InsertionSort$\left(a_1,a_2,\ldots,a_n\right)$ for $j \gets 2$ to $n$ $k \gets a_j$ $i \gets j-1$ while $i > 0$ and $a_i > k$ $a_{i+1} \gets a_i$ $i \gets i-1$ end while $a_i \gets k$ end forWe use one comparison per iteration of the outer loop (plus one to exit). The worst-case for the inner loop is that $i$ gets decremented from $j-1$ all the way to $0$, for a total of $j-1$ iterations with two comparisons each, plus two to exit. The total number of comparisons is therefore:
\begin{array}{rcl} && \displaystyle\sum_{j=2}^n \left(1 + \left(\sum_{i=1}^{j-1} 2\right) +2 \right) + 1\\ &=& \displaystyle \sum_{j=2}^n \left(1 + 2(j-1) + 2\right) + 1\\ &=& \displaystyle \sum_{j=2}^n \left(1 + 2j - 2 + 2\right) + 1\\ &=& \displaystyle \sum_{j=2}^n \left(2j+1\right) + 1\\ &=& \displaystyle \sum_{j=2}^n \left(2j\right) + \sum_{j=2}^n \left(1\right) + 1\\ &=& \displaystyle 2\sum_{j=2}^n j + (n-2+1) + 1\\ &=& \displaystyle 2\left(\frac{n(n+1)}{2} -1\right) + n - 2\\ &=& \displaystyle n(n+1) - 2 + n - 2\\ &=& \displaystyle n^2 + n - 2 + n - 2\\ &=& \displaystyle n^2 + 2n - 4\\ \end{array}Notice that this could be less if we are "lucky" and fewer iterations of the while-loop are required!
Notice that BubbleSort uses $n^2 + n - 1$ comparisons while InsertionSort uses $n^2 + 2n - 4$ comparisons. Therefore, BubbleSort uses fewer comparisons in the worst case.

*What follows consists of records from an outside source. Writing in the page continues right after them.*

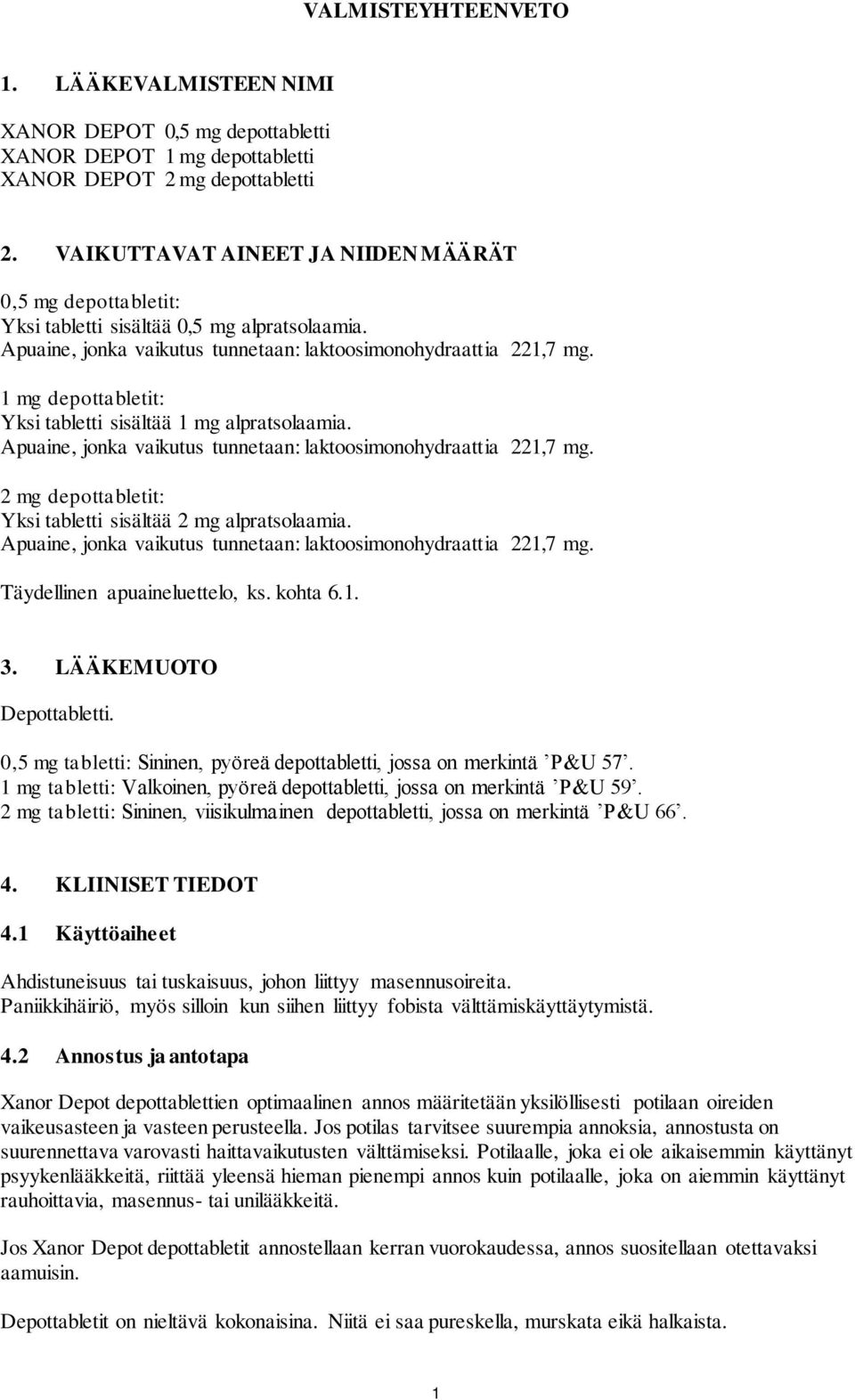 VALMISTEYHTEENVETO

1. LÄÄKEVALMISTEEN NIMI

XANOR DEPOT 0,5 mg depottabletti
XANOR DEPOT 1 mg depottabletti
XANOR DEPOT 2 mg depottabletti

2. VAIKUTTAVAT AINEET JA NIIDEN MÄÄRÄT

0,5 mg depottabletit:
Yksi tabletti sisältää 0,5 mg alpratsolaamia.
Apuaine, jonka vaikutus tunnetaan: laktoosimonohydraattia 221,7 mg.

1 mg depottabletit:
Yksi tabletti sisältää 1 mg alpratsolaamia.
Apuaine, jonka vaikutus tunnetaan: laktoosimonohydraattia 221,7 mg.

2 mg depottabletit:
Yksi tabletti sisältää 2 mg alpratsolaamia.
Apuaine, jonka vaikutus tunnetaan: laktoosimonohydraattia 221,7 mg.

Täydellinen apuaineluettelo, ks. kohta 6.1.

3. LÄÄKEMUOTO

Depottabletti.

0,5 mg tabletti: Sininen, pyöreä depottabletti, jossa on merkintä ’P&U 57’.
1 mg tabletti: Valkoinen, pyöreä depottabletti, jossa on merkintä ’P&U 59’.
2 mg tabletti: Sininen, viisikulmainen depottabletti, jossa on merkintä ’P&U 66’.

4. KLIINISET TIEDOT

4.1 Käyttöaiheet

Ahdistuneisuus tai tuskaisuus, johon liittyy masennusoireita.
Paniikkihäiriö, myös silloin kun siihen liittyy fobista välttämiskäyttäytymistä.

4.2 Annostus ja antotapa

Xanor Depot depottablettien optimaalinen annos määritetään yksilöllisesti potilaan oireiden vaikeusasteen ja vasteen perusteella. Jos potilas tarvitsee suurempia annoksia, annostusta on suurennettava varovasti haittavaikutusten välttämiseksi. Potilaalle, joka ei ole aikaisemmin käyttänyt psyykenlääkkeitä, riittää yleensä hieman pienempi annos kuin potilaalle, joka on aiemmin käyttänyt rauhoittavia, masennus- tai unilääkkeitä.

Jos Xanor Depot depottabletit annostellaan kerran vuorokaudessa, annos suositellaan otettavaksi aamuisin.

Depottabletit on nieltävä kokonaisina. Niitä ei saa pureskella, murskata eikä halkaista.

1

But are these two functions really that different? Both have a $n^2$ term, which is much bigger than any (constant) fraction that they are multiplied by, and much bigger than any linear function of $n$ they are added to. As $n$ grows bigger and bigger, the $n^2$ part makes the biggest difference. In the worst case, these functions behave approximately the same.

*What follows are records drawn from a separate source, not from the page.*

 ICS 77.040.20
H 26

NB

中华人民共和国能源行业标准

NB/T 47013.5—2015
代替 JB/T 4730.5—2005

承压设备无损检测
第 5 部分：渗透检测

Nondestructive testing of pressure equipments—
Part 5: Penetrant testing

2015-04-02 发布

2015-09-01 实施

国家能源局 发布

Contrast this with finding the maximum and linear search: both use $2n-1$ comparisons. This is much faster than the two sorting algorithms, even though the leading term has coefficient $2$. This is because $n$ grows much more slowly than $n^2$. We care about large $n$.
Therefore, for the analysis of algorithms, we don't care too much about the exact function (since it is often too much work to find!) What matters is how fast the function grows.